Se o seu avô lhe tivesse respondido afirmativamente à pergunta não teria ficado tão perplexo como com a resposta que Salvatore lhe deu.

– Quero que te cases com essa mulher e que tragas o menino para aqui. Os advogados dizem que isso te dará direitos. Conseguir a custódia do menino será simples depois do divórcio.

Ivo lançou uma gargalhada feita de pura incredulidade. Quando tinha sido a última vez que se rira à frente do avô? Sem saber porquê, evocou mentalmente o riso do irmão. Ao partir, Bruno tinha levado também os risos daquela casa.

– Já acabaste? – perguntou Salvatore quando o silêncio voltou a reinar na sala.

– Parece que já pensaste muito neste assunto.

– Vais dizer-me que não conseguirias fazer com que se apaixonasse por ti, se quisesses?
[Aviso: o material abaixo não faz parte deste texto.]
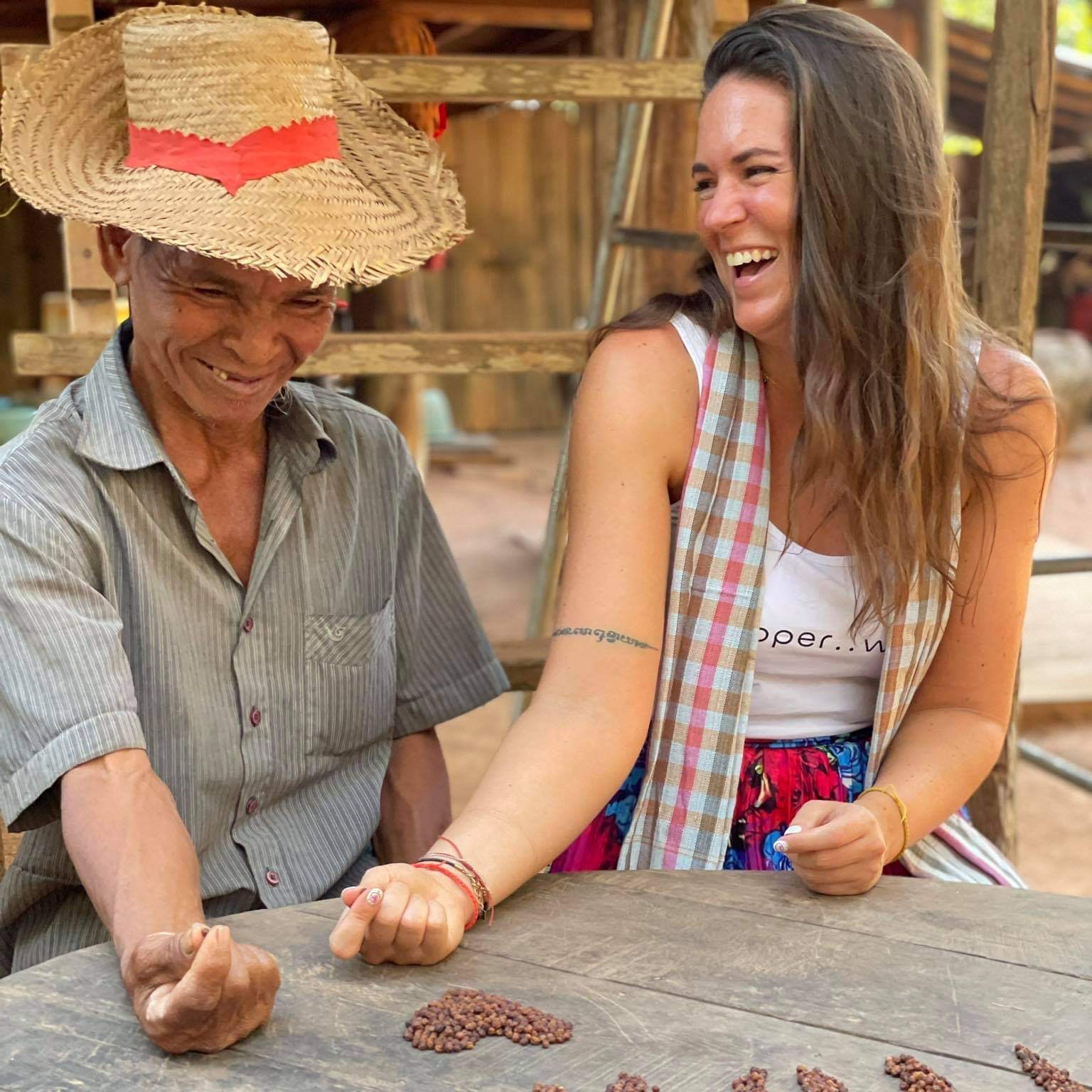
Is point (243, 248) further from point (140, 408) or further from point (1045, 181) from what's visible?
point (1045, 181)

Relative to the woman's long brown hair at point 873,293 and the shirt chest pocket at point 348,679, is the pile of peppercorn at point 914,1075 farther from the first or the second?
the shirt chest pocket at point 348,679

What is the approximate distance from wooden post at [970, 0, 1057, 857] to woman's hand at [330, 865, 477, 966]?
5.50ft

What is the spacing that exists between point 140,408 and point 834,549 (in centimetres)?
106

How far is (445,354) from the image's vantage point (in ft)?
8.57

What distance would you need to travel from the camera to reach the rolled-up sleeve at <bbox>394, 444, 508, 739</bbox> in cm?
233

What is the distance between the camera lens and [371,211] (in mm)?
2084

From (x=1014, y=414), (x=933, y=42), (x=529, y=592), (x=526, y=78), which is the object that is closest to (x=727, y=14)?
(x=526, y=78)

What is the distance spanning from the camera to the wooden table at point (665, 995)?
1438 millimetres

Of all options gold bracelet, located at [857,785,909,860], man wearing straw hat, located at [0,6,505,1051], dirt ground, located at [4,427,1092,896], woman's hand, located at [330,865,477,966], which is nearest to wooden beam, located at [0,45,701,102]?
man wearing straw hat, located at [0,6,505,1051]

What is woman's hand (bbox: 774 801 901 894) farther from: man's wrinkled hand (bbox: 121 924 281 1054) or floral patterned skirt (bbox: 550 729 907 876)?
man's wrinkled hand (bbox: 121 924 281 1054)

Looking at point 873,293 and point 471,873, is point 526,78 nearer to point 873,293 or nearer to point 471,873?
point 873,293

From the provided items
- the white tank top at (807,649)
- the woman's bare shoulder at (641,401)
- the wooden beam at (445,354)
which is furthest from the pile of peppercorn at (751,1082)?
the wooden beam at (445,354)

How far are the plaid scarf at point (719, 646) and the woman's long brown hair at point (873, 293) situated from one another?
0.08 metres

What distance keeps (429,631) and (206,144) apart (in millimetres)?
851
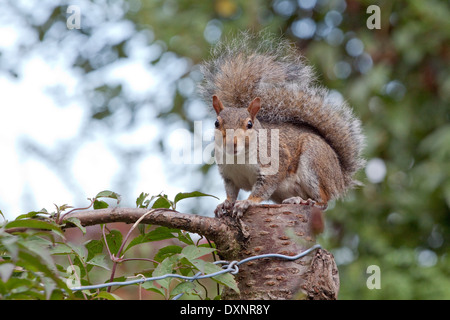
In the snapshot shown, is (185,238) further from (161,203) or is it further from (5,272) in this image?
(5,272)

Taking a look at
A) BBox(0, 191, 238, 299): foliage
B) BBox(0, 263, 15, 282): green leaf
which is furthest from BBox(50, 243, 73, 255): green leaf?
BBox(0, 263, 15, 282): green leaf

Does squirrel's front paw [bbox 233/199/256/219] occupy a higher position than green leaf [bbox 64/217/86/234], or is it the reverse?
squirrel's front paw [bbox 233/199/256/219]

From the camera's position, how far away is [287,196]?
1701mm

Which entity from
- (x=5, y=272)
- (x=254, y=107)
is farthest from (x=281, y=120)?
(x=5, y=272)

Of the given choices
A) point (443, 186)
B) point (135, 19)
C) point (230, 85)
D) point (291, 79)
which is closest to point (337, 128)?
point (291, 79)

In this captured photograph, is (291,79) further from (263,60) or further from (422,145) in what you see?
(422,145)

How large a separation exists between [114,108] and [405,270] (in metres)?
1.45

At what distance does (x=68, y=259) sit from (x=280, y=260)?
1.31 feet

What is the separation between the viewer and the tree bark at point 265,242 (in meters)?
1.05

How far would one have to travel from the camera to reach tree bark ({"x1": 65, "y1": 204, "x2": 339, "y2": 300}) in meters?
1.05

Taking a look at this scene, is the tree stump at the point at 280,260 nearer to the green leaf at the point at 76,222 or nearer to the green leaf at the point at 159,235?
the green leaf at the point at 159,235

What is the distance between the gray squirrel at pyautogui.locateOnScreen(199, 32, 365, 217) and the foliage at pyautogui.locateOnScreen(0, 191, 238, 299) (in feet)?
1.57

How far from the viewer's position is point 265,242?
3.68 ft

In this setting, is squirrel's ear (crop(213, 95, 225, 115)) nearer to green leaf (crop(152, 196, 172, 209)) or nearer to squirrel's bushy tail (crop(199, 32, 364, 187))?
squirrel's bushy tail (crop(199, 32, 364, 187))
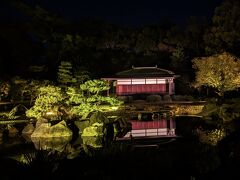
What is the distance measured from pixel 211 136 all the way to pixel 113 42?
31821mm

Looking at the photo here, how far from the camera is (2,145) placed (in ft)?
56.0

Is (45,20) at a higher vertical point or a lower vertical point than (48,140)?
higher

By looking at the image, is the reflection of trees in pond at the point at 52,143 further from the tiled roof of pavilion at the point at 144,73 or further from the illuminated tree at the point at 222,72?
the tiled roof of pavilion at the point at 144,73

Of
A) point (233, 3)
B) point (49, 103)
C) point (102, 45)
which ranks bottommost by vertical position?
point (49, 103)

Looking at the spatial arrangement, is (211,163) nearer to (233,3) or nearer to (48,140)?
(48,140)

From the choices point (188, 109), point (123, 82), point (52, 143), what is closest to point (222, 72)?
point (188, 109)

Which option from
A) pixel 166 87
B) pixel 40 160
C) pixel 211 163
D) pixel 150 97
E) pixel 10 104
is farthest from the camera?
pixel 166 87

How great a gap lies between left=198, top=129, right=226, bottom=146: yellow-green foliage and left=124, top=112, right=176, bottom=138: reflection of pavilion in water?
5.30 feet

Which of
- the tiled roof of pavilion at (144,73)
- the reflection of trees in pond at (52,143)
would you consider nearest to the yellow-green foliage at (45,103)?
the reflection of trees in pond at (52,143)

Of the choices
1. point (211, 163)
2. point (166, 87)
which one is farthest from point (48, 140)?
point (166, 87)

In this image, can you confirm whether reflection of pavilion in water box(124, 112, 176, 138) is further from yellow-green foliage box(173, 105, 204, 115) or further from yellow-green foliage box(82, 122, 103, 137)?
yellow-green foliage box(82, 122, 103, 137)

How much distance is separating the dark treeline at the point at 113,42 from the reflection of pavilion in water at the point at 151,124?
23.8 feet

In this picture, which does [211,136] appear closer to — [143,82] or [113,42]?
[143,82]

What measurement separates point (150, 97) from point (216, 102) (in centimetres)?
680
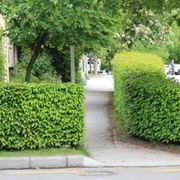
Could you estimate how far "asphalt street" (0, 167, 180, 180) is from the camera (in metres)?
8.95

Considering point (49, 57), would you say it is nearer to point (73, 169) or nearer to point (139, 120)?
point (139, 120)

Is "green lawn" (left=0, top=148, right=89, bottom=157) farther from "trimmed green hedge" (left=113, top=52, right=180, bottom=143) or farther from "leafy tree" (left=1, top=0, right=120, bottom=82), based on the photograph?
"leafy tree" (left=1, top=0, right=120, bottom=82)

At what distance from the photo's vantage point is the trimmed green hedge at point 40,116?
10.5 meters

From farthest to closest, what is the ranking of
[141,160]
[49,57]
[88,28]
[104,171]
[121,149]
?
1. [49,57]
2. [88,28]
3. [121,149]
4. [141,160]
5. [104,171]

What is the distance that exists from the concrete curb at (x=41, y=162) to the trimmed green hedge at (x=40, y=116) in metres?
0.67

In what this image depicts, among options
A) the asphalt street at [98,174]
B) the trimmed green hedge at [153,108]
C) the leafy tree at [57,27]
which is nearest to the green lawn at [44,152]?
the asphalt street at [98,174]

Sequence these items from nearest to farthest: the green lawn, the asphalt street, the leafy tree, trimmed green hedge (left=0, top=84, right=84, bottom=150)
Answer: the asphalt street < the green lawn < trimmed green hedge (left=0, top=84, right=84, bottom=150) < the leafy tree

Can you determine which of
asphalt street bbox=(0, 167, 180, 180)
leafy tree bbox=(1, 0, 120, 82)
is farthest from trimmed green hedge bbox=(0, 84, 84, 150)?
leafy tree bbox=(1, 0, 120, 82)

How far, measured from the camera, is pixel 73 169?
9.75 meters

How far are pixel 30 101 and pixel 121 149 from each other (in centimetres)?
217

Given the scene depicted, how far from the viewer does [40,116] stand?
415 inches

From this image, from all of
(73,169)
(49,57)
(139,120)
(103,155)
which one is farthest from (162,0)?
(49,57)

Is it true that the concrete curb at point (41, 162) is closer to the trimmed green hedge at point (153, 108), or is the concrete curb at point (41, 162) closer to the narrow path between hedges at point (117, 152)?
the narrow path between hedges at point (117, 152)

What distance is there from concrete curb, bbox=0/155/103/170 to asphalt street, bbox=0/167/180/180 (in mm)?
216
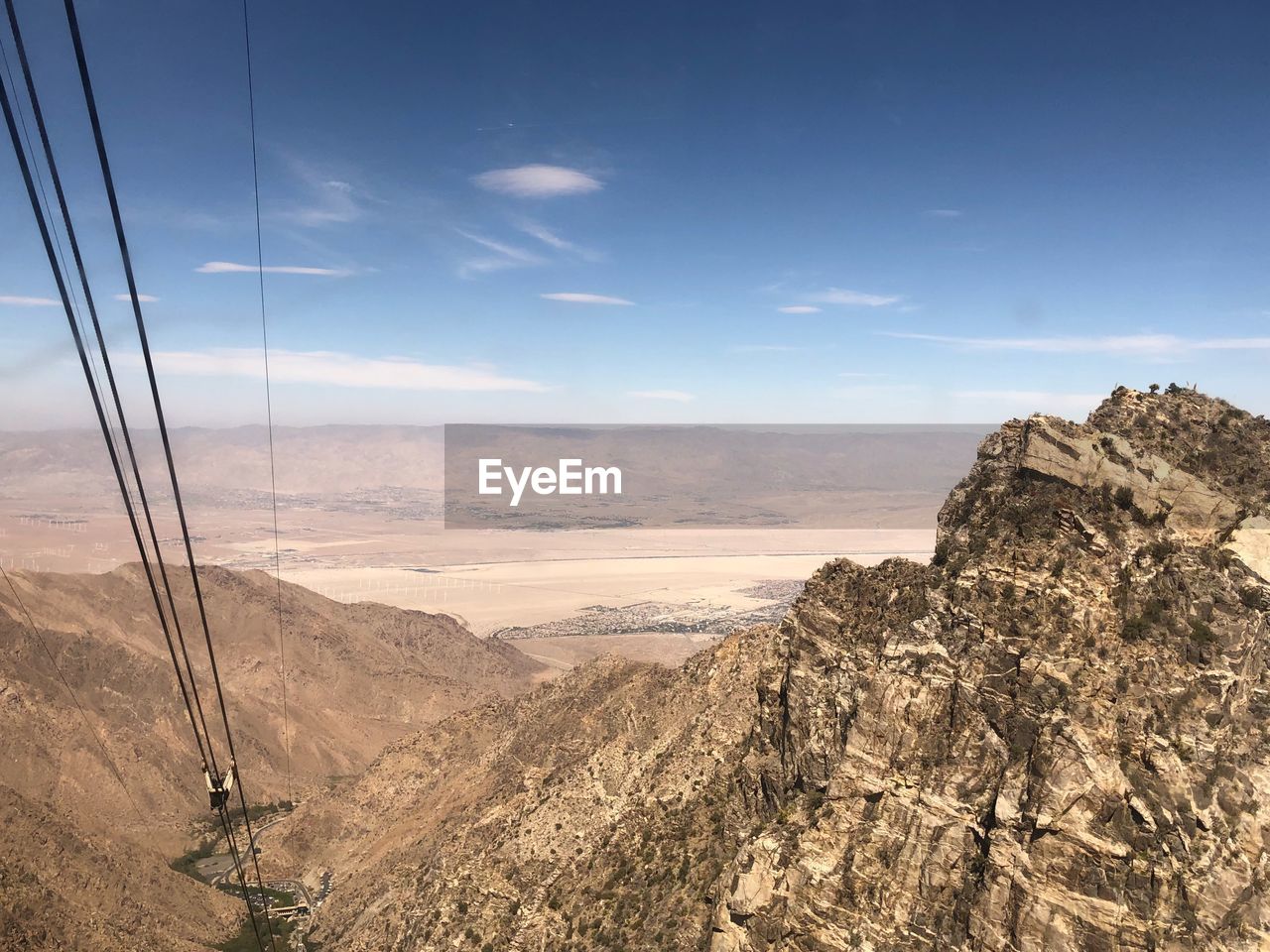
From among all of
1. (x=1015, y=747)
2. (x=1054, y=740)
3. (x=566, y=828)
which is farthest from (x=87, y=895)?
(x=1054, y=740)

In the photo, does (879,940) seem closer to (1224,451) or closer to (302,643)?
(1224,451)

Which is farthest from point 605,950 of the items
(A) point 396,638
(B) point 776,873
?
(A) point 396,638

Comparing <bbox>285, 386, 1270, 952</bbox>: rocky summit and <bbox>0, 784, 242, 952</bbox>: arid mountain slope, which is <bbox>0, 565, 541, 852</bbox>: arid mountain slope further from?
<bbox>285, 386, 1270, 952</bbox>: rocky summit

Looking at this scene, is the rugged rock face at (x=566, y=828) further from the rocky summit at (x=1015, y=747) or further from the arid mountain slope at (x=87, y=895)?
the arid mountain slope at (x=87, y=895)

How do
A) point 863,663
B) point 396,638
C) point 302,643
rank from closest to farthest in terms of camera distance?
point 863,663
point 302,643
point 396,638

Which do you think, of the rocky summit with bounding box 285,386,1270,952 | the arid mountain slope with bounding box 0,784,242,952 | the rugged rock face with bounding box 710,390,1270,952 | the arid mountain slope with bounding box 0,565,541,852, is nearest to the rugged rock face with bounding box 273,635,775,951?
the rocky summit with bounding box 285,386,1270,952
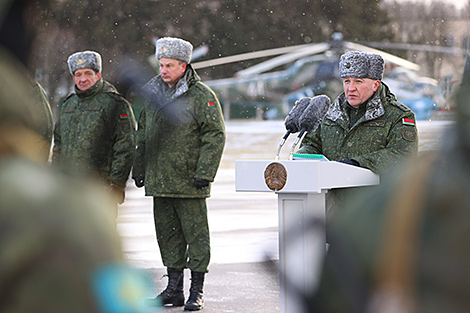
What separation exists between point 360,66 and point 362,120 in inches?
11.1

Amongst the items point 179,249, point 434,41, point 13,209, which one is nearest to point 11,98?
point 13,209

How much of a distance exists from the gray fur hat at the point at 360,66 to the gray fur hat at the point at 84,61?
6.41 ft

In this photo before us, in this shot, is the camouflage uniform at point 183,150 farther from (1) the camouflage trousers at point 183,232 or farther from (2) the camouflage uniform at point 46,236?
(2) the camouflage uniform at point 46,236

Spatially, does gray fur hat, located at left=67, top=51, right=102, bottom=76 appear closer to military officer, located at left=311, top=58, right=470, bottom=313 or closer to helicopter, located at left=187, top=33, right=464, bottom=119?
military officer, located at left=311, top=58, right=470, bottom=313

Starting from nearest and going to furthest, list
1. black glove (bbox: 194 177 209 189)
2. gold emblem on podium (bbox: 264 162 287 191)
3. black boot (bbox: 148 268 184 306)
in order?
1. gold emblem on podium (bbox: 264 162 287 191)
2. black glove (bbox: 194 177 209 189)
3. black boot (bbox: 148 268 184 306)

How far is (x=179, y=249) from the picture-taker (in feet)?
16.7

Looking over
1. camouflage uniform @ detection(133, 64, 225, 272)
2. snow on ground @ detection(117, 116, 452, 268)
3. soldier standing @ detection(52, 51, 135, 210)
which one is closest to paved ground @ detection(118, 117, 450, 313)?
snow on ground @ detection(117, 116, 452, 268)

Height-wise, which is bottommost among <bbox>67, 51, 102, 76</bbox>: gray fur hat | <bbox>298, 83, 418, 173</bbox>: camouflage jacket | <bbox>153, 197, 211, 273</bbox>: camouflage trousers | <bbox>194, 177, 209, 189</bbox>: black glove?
<bbox>153, 197, 211, 273</bbox>: camouflage trousers

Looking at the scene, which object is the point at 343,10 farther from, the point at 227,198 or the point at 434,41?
the point at 227,198

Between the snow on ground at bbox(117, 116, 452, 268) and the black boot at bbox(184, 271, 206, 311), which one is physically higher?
the black boot at bbox(184, 271, 206, 311)

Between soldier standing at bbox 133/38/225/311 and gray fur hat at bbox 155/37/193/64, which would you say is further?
gray fur hat at bbox 155/37/193/64

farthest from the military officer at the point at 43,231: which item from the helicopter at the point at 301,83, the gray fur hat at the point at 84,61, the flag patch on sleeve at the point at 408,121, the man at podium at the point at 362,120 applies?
the helicopter at the point at 301,83

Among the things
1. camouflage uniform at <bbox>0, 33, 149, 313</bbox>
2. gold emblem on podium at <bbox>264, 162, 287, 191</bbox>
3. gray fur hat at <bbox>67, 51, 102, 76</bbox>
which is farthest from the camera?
gray fur hat at <bbox>67, 51, 102, 76</bbox>

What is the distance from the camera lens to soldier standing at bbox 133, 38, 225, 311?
4.91 meters
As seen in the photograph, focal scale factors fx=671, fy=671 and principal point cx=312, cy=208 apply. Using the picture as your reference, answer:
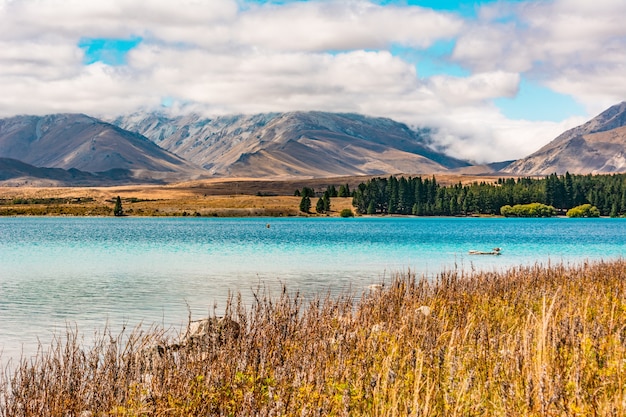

– Obrigado pela confiança que tens em mim – disse Ivo com ironia ao mesmo tempo que se punha em pé. Então, pôs as mãos na secretária e acrescentou, pronunciando lentamente cada palavra: – Não quero fazer isso.

Tinha chegado à porta quando o seu avô declarou nas suas costas:

– Estou a morrer e quero que tragas o menino para aqui. Queres que o filho do teu irmão seja criado com uma desconhecida e que não aprenda o seu idioma, que não desfrute das vantagens que o seu apelido lhe dará? És assim tão egoísta?

Ivo voltou-se muito devagar e cravou os olhos no enrugado rosto do avô. Sim, via-o envelhecido.

– Isso é verdade?

– Achas que diria algo assim se não fosse verdade?

– Sim – respondeu Ivo sem vacilar.

Salvatore lançou uma gargalhada e pareceu satisfeito. Evidentemente, sentia-se lisonjeado.

– Quero manter alguma dignidade no que é um processo lamentável. Não vou aborrecer-te com os detalhes desagradáveis, mas estou a morrer e quero ver o menino. Fazes-me esse favor?

Ivo soltou devagar o ar que tinha estado a conter nos pulmões.

– Não posso prometer-te nada – respondeu Ivo fazendo uma promessa a si mesmo: não ia deixar o menino nas mãos de Salvatore, mas levaria para ali o sobrinho e iria protegê-lo, continuamente, da influência tóxica do avô, tal como Bruno o tinha protegido a ele.

O avô sorriu.

– Sabia que não me dececionarias, Bruno.